GOALS:
- a) In the logging discussion, shorten the paragraph that starts "In fact, I'd argue this patch" while keeping its main points.
- b) Continue the logging discussion past its last sentence, which ends "will ever see or notice."

═══ PROVIDED TEXT ═══

Logical logging is unrelated to my questions around the idea of async
deferred operations. Note that I'm not saying these two things aren't
part of a progression or aren't technically interdependent or anything
of that nature. I'm saying the logical logging approach is documented,
has quantifiable value and we have examples of it today, as you've gone
into detail on below. There's no need to argue any of that here.

I do note that you're referring to the explicit intent/done instances
(like what this patch creates for unlinked list removal) and instances
of logical logging (such as icreate) interchangeably. I'm not going to
quibble over terminology (i.e. no need to go into that here), but note
that I'm only digging at the notion of creating more instances of the
former for the purpose of async deferred operations. The icreate
transaction isn't a deferred operation and intent logging as it relates
to logical logging is orthogonal to this patch.

In fact, I'd argue this patch is more likely to increase transaction
overhead than reduce it because it's (ab)using a mechanism to break down
complex transactions into multiple for something that isn't complex
enough to require it. IOW, we've added a transaction roll and and
intent/done item pair that must be logged without any corresponding
changes to reduce log overhead of the core operation via logical
logging.

...
> 
> > For example, even with the examples discussed here it's not clear to me
> > we need to define an intent for unlinked list removal. We've already
> > discussed methods to make removal further asynchronous than it already
> > is at a higher level that doesn't depend on asynchronous transaction
> > processing at all. Even if unlinked removal did end up deferred in
> > certain use cases, that should be dictated by redesign of particular
> > higher level operations (which may or may not require that granular of
> > an intent).
> 
> The part of inode unlink Darrick is working on making async is the
> part when userspace has dropped it's final reference to the unlinked
> inode. i.e. after userspace is done with it. The unlinked inode is
> in reclaim at that point, and we can do what we want with it. i.e.
> it's an inode reclaim optimisation, not something that userspace
> will ever see or notice.

═══ DATA LINES ═══

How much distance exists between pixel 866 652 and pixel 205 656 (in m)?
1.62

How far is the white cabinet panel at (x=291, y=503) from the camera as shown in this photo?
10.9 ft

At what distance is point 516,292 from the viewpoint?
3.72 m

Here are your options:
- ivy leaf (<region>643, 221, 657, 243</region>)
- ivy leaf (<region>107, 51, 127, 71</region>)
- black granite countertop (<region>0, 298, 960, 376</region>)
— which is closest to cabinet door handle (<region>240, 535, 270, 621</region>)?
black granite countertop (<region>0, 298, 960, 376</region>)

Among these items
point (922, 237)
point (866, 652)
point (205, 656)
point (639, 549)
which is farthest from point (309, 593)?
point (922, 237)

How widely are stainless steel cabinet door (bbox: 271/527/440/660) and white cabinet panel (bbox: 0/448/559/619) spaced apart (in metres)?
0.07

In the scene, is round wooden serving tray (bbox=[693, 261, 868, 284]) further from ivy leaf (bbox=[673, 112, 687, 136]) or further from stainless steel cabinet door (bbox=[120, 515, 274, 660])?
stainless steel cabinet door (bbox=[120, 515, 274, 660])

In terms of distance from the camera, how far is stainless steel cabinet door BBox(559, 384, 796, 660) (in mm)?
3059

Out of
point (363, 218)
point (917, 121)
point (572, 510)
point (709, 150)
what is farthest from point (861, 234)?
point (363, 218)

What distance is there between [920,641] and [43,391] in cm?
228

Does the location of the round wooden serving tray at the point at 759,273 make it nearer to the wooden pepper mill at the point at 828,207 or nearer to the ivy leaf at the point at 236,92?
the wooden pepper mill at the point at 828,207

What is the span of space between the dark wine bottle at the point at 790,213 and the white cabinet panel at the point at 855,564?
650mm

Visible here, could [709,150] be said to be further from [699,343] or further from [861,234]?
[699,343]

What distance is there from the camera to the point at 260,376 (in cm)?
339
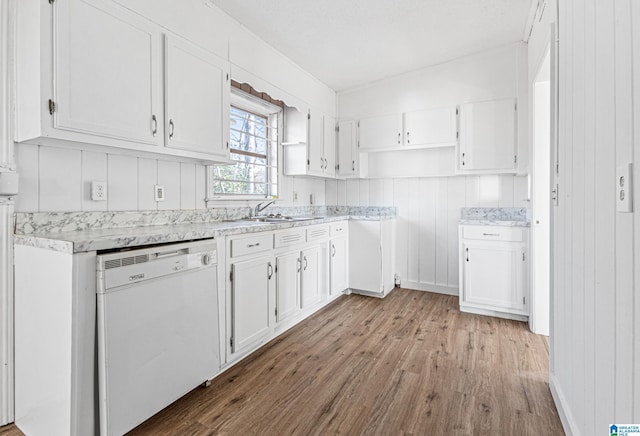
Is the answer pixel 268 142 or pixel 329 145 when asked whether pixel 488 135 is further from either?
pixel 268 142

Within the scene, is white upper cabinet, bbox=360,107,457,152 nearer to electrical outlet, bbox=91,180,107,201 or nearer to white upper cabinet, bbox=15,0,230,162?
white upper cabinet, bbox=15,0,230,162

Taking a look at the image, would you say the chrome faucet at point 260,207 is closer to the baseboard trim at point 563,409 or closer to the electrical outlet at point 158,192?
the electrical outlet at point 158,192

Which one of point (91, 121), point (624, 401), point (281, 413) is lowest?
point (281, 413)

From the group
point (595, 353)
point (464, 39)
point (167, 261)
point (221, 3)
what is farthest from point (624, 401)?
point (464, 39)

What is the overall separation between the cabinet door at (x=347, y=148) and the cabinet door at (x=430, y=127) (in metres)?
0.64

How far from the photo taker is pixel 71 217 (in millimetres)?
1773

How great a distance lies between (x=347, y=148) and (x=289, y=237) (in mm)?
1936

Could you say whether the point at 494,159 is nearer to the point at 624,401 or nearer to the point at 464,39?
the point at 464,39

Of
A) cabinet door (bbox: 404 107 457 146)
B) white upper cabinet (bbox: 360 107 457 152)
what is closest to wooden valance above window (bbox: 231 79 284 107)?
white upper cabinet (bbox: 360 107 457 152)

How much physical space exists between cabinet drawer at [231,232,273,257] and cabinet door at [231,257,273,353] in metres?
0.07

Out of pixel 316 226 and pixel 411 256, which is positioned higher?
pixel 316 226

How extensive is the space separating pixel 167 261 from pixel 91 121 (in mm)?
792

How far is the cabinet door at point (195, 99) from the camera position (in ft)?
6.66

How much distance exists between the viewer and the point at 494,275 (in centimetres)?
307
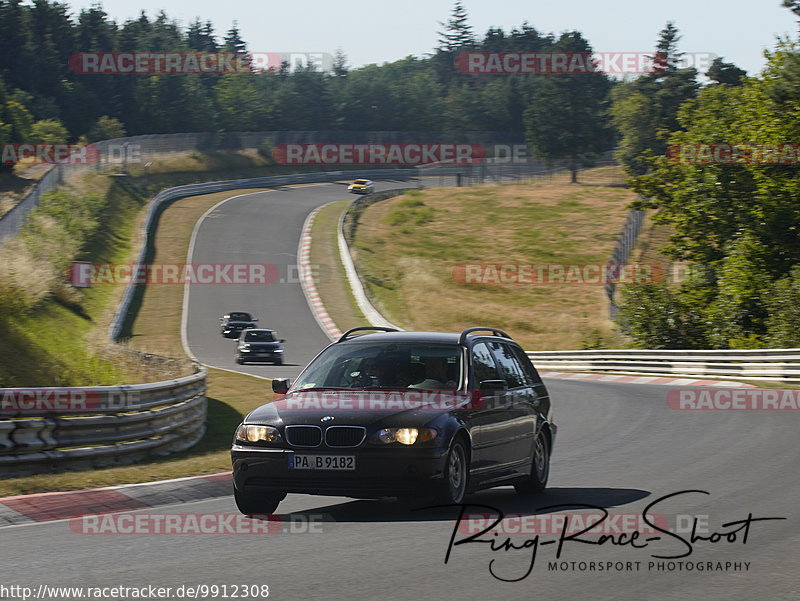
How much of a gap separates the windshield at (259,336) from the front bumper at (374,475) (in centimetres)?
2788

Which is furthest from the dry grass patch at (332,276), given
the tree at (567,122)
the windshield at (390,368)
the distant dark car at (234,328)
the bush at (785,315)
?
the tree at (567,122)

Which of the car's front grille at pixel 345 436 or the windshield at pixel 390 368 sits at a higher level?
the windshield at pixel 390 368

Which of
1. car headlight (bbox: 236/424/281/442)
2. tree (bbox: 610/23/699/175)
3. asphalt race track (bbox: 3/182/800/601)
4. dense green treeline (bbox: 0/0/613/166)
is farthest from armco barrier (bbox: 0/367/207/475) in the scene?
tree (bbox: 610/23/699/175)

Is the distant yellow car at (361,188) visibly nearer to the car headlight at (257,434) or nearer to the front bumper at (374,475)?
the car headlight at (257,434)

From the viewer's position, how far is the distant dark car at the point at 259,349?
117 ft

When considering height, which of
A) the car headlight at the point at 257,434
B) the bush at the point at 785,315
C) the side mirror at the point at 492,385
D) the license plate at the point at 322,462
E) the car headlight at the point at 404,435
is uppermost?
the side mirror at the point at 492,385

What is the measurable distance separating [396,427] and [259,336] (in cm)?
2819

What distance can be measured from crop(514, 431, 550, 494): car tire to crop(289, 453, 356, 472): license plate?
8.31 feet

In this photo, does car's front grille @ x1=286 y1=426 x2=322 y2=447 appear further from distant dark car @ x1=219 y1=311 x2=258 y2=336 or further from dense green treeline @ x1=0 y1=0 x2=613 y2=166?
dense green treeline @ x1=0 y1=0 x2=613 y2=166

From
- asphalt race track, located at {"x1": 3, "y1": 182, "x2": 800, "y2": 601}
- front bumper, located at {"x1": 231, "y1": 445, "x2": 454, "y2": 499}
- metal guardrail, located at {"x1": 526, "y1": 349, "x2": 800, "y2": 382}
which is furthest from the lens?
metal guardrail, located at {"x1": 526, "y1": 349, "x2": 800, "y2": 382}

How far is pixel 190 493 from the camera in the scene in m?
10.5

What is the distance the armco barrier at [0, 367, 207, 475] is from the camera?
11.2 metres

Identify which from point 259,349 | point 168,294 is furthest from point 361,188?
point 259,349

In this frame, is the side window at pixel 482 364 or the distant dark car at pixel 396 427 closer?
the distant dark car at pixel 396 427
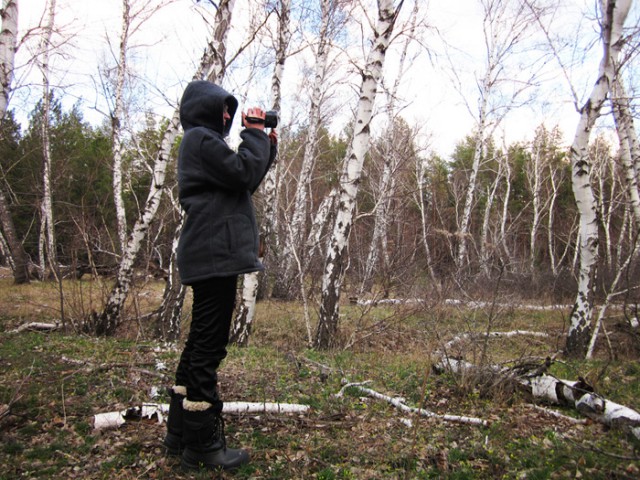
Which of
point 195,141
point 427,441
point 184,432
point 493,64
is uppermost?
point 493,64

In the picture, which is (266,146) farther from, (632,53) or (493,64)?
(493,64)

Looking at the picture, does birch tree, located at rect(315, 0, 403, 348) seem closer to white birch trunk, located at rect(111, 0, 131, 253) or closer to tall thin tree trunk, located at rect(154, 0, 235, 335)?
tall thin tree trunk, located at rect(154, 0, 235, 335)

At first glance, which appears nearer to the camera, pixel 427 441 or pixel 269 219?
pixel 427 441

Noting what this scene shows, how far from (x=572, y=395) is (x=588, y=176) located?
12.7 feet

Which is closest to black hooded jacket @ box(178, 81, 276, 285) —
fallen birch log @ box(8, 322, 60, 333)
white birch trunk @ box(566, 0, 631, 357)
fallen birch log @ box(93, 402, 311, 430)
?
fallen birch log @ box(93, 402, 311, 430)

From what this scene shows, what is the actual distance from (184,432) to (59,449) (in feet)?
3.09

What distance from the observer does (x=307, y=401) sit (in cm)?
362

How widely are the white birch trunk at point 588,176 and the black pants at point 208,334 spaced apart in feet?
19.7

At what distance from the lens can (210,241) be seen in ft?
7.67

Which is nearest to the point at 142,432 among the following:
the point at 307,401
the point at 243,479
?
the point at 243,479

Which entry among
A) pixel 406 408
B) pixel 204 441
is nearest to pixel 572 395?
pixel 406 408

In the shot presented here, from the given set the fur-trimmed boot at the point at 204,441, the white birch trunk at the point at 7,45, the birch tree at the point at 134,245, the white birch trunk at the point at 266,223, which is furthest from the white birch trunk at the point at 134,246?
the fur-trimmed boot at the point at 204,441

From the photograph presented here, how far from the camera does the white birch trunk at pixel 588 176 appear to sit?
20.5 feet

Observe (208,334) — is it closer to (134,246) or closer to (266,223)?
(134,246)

═══

RESPONSES TO THE EXERCISE:
- a) The patch will probably add to transaction overhead rather than cut it. It misuses a mechanism meant to split complex transactions into several, applying it to something too simple to need that. As a result, it adds a transaction roll and an intent/done item pair that must be logged, with nothing to offset this by using logical logging to lower the log overhead of the core operation.

- b)
> 

That's precisely my point. That's the operation this patch turns into a
deferred operation (and intent/done sequence), and that's why I'm trying
to understand why/how this relates to some future async dfops processing
scheme.

> That is, the actual part of unlinking the inode from the directory
> and adding it to the AGI unlinked list is still synchonous, and
> still blocks userspace. We want that part async, too, so we can get
> all the entries removed from directories and the directory unlinked
> before we start processing any of the inode unlinks...
> 
> And, FWIW, AGI unlinked list addition/removal should really be made
> an intent rather than physically logging the iunlink field in the
> inode buffer.
> 
> > > e.g. rm -rf becomes "load all the inodes into memory as we log
> > > dirent removal, when the dir unlink is logged, truncate the dir
> > > inode they are all gone. Sort all the inodes into same cluster/chunk
> > > groups, free all the inodes in a single inobt/finobt record
> > > update...."
> > > 
> > 
> > This sounds like a great example to run through a design description for
> > or (even better) an RFC. It clearly depends on some mechanical things
> > like conversion of some operations to use intents and enhancements to
> > deferred processing to provide an async execution context. It also may
> > depend on some less mechanical things like ordering rules and a batching
> > detection heuristic, but things like that can be easily fudged for an
> > RFC.
> 
> Sure, that will all come in time. You're asking about things that
> are still a few years away from being realised. There's still a lot
> of work to do before we get anywhere near the "lets start making
> things async and batching" point in time.
> 
> > It also presents an opportunity to demonstrate value. While this all
> > sounds like a nice approach in theory, there are still interesting
> > questions like how much this improves performance over the aggregation
> > provided by delayed logging, what object locking looks like across the
> > new separation between process transaction processing and deferred/async
> > transaction processing, whether intent granularity needs to
> > fundamentally change from the approach we've taken so far (that hasn't
> > been with consideration for async processing, etc).
> 
> Intent based logging is easily an order of magnitude, maybe two
> orders of magnitude more efficient than physical logging on for 64kB
> block size filesystems. You can see from above the gains that are
> realised, and there is plenty of other filesystems and research out
> there that demonstrate the efficiency gains associated with logical
> intent logging.  IOWs, the path we are already on (moving to intent
> based logging) is well grounded in both theory and reality, and so
> it really does not need any further justification.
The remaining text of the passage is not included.